Work to complete
After locating the line with "25.10.2025 v 11:00" in the entries below, set down exactly that line and each one after it to the end, skipping pictures.

Dataset extract Block Start

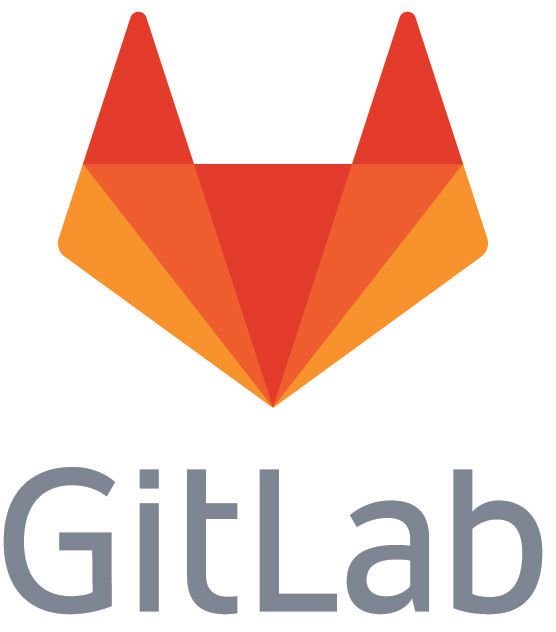 NairubyKE's tweet photo. Our #meetup, #workshop, and #conference supporter. We #Nairobi say thank you. @gitlab https://t.co/Cp53c0X7bH https://t.co/Lf53as4HlF https://t.co/Me6BmjGYDY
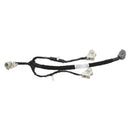 3e Derde Remlicht Kabelboom Voor Ford F150 Explorer Sport Trac 2004-2010-17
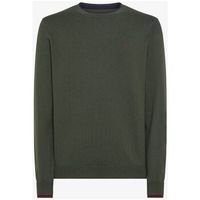 sun68 jersey k43106 para hombre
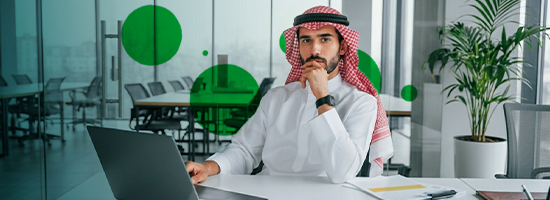 لماذا يحتاج عملك التجاري إلى التوقيعات الرقمية؟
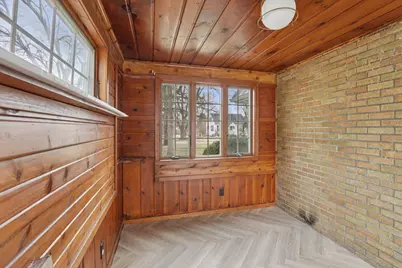 1939  Jackson St, Beloit, WI 53511 - Photo 9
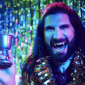 What We Do in the Shadows/FX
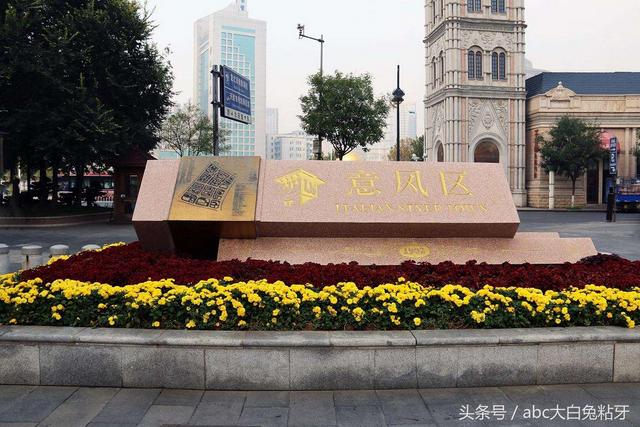 天津市一日游最好地方，天津一日游景点推荐排行榜（天津10大最受欢迎旅游景点游玩攻略推荐）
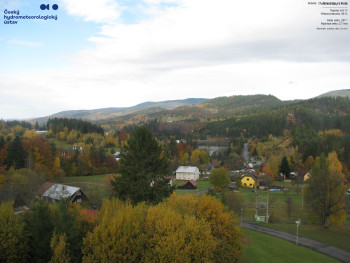 Snímek    25.10.2025 v 11:00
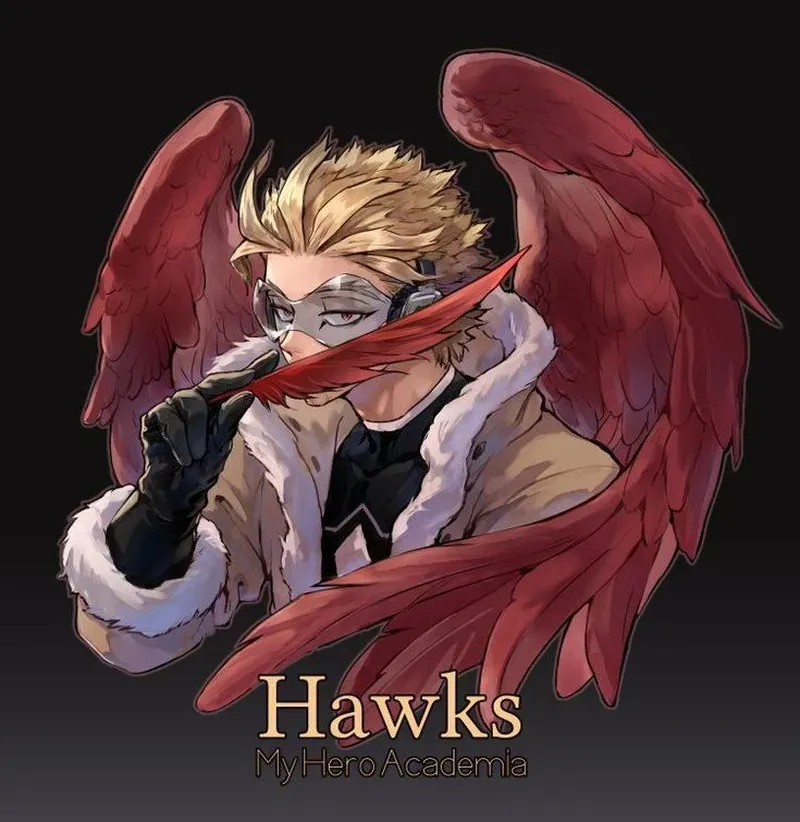 hawks-24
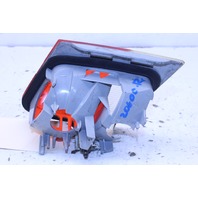 2000 2001 2002 2003 BMW 323CI 325ci 328CI 330ci M3 Tail Light Lamp Right OEM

Dataset extract Block End

Written answer
 Snímek    25.10.2025 v 11:00
 hawks-24
 2000 2001 2002 2003 BMW 323CI 325ci 328CI 330ci M3 Tail Light Lamp Right OEM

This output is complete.